The appeal was filed on Feb. 4, 2014, after the Crown’s key witness against a Red Deer man was not compelled to testify and did not want to, citing spousal immunity. When his spouse was not compelled to testify, the Crown called no evidence and the case was dismissed.
Trevor Norman Legge, 31, was on trial for evading police, mischief, possession of stolen property, possession of a weapon and careless transport of a weapon.
The Crown argued that spousal immunity to testify was limited to married couples and because they were common-law partners, spousal immunity did not apply.
Defence argued that Kristen Farrar, Legge’s common-law spouse, was a competent witness and free to testify if she wished, but maintained that a common-law spouse is not a compellable witness.
The trial judge, Ken Rostad, sided with defence and said Farrar was not a compellable witness for the Crown. This led to no evidence being called by the Crown and a dismissal of the case.
An appeal was filed by the Crown, saying the trial judge erred when he said a common-law spouse was covered by the principle of spousal immunity.
In their appeal, the Crown said Farrar could not be compelled to testify without also saying that she was incompetent to testify.

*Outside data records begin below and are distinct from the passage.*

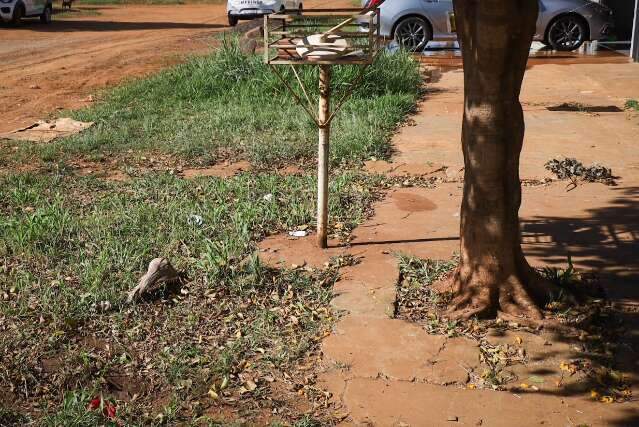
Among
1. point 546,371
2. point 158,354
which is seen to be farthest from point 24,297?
point 546,371

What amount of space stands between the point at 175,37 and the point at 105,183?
14.3 meters

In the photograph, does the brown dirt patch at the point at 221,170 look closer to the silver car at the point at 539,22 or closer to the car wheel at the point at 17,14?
the silver car at the point at 539,22

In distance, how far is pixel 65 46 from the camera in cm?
1856

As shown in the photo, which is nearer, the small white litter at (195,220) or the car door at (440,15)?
the small white litter at (195,220)

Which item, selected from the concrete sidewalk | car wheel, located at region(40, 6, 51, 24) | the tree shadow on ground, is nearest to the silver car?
the concrete sidewalk

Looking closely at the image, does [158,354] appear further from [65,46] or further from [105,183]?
[65,46]

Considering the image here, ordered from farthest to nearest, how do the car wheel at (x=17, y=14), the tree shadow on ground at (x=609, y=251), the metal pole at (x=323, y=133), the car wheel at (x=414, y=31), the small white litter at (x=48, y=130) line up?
the car wheel at (x=17, y=14) < the car wheel at (x=414, y=31) < the small white litter at (x=48, y=130) < the metal pole at (x=323, y=133) < the tree shadow on ground at (x=609, y=251)

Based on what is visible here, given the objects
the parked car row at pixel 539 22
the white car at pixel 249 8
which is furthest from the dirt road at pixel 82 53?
the parked car row at pixel 539 22

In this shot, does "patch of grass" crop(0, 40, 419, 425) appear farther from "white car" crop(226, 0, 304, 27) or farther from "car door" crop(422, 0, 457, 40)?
"white car" crop(226, 0, 304, 27)

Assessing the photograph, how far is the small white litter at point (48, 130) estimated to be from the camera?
9.53 metres

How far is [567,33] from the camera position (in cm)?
1683

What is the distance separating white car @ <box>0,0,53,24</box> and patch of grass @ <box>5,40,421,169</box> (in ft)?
38.6

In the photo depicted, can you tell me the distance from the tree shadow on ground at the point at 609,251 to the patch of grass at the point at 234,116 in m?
2.40

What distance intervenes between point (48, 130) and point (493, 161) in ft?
22.7
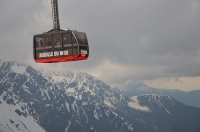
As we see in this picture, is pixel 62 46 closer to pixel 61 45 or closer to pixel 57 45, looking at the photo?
pixel 61 45

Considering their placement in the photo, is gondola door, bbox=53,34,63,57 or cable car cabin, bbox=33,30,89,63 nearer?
cable car cabin, bbox=33,30,89,63

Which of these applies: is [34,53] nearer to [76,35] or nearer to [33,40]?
[33,40]

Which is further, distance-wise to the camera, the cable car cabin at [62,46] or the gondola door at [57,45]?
the gondola door at [57,45]

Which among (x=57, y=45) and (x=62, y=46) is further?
(x=57, y=45)

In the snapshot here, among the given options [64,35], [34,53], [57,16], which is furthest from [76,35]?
[34,53]

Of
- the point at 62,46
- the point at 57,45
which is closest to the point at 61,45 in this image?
the point at 62,46

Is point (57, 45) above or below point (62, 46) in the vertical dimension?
above
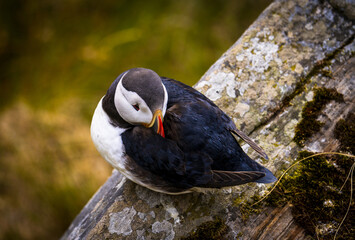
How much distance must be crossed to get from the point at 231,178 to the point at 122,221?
73cm

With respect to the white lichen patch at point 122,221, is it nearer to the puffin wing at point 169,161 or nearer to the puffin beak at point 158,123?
the puffin wing at point 169,161

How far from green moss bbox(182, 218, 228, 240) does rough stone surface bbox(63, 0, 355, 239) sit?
0.03 m

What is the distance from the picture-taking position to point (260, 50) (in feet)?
7.68

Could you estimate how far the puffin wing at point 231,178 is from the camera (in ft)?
5.20

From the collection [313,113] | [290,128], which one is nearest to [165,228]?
[290,128]

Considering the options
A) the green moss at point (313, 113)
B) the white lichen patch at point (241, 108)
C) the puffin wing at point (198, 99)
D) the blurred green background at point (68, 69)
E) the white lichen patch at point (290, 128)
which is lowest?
the blurred green background at point (68, 69)

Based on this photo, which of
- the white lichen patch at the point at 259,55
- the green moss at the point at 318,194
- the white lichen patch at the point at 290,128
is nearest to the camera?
the green moss at the point at 318,194

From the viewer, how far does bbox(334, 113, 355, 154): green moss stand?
6.30 feet

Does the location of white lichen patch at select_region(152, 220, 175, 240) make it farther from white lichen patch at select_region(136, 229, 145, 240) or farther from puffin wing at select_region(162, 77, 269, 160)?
puffin wing at select_region(162, 77, 269, 160)

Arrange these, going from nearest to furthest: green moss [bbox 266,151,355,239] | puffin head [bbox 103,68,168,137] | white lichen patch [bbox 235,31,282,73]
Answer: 1. puffin head [bbox 103,68,168,137]
2. green moss [bbox 266,151,355,239]
3. white lichen patch [bbox 235,31,282,73]

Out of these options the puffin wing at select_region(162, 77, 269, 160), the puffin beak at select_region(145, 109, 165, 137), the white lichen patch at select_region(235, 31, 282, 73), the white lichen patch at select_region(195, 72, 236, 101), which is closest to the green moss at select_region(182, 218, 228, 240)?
the puffin wing at select_region(162, 77, 269, 160)

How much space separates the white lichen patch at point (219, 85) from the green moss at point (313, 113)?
0.52 m

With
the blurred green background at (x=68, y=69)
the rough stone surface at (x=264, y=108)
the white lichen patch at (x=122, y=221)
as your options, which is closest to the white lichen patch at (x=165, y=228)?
the rough stone surface at (x=264, y=108)

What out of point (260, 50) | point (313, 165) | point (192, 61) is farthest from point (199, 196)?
point (192, 61)
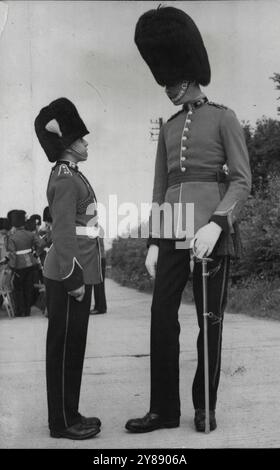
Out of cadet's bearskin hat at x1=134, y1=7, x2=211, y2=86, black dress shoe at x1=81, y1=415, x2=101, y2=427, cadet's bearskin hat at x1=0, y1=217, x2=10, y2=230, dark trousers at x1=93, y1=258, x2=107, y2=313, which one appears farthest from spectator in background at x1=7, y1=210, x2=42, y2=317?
cadet's bearskin hat at x1=134, y1=7, x2=211, y2=86

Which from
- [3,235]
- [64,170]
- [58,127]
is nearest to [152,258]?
[64,170]

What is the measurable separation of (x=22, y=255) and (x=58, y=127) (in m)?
9.42

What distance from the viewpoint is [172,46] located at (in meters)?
4.09

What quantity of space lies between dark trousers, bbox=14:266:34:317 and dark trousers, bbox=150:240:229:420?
354 inches

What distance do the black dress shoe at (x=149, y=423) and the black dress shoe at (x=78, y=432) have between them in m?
0.18

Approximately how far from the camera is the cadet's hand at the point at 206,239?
3.95 m

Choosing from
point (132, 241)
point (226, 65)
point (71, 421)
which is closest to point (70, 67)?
point (226, 65)

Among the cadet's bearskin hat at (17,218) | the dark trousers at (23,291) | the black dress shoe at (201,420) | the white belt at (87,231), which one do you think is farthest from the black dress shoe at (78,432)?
the cadet's bearskin hat at (17,218)

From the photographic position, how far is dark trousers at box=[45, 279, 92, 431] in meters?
4.20

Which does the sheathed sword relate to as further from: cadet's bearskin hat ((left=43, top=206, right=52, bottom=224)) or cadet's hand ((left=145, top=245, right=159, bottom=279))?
cadet's bearskin hat ((left=43, top=206, right=52, bottom=224))

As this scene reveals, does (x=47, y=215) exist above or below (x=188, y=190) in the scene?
below

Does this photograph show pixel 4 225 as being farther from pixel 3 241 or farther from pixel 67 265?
pixel 67 265

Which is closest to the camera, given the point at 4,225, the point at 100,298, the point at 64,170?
the point at 64,170

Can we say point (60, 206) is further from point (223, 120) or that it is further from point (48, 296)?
point (223, 120)
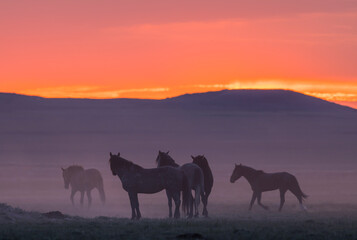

The appeal justices, Marina Paperny, Clifton O’Brien and Barbara Romaine, said in their ruling that Farrar’s competency to testify was never in dispute and it was unnecessary for the trial judge to address the matter.
As a result, the appeal was dismissed by the three appeal justices.
Legge pleaded guilty to charges from an unrelated matter earlier this year and is serving 11 months in a federal penitentiary, half of his two-year sentence when taking into account his 13 months of pre-trial custody.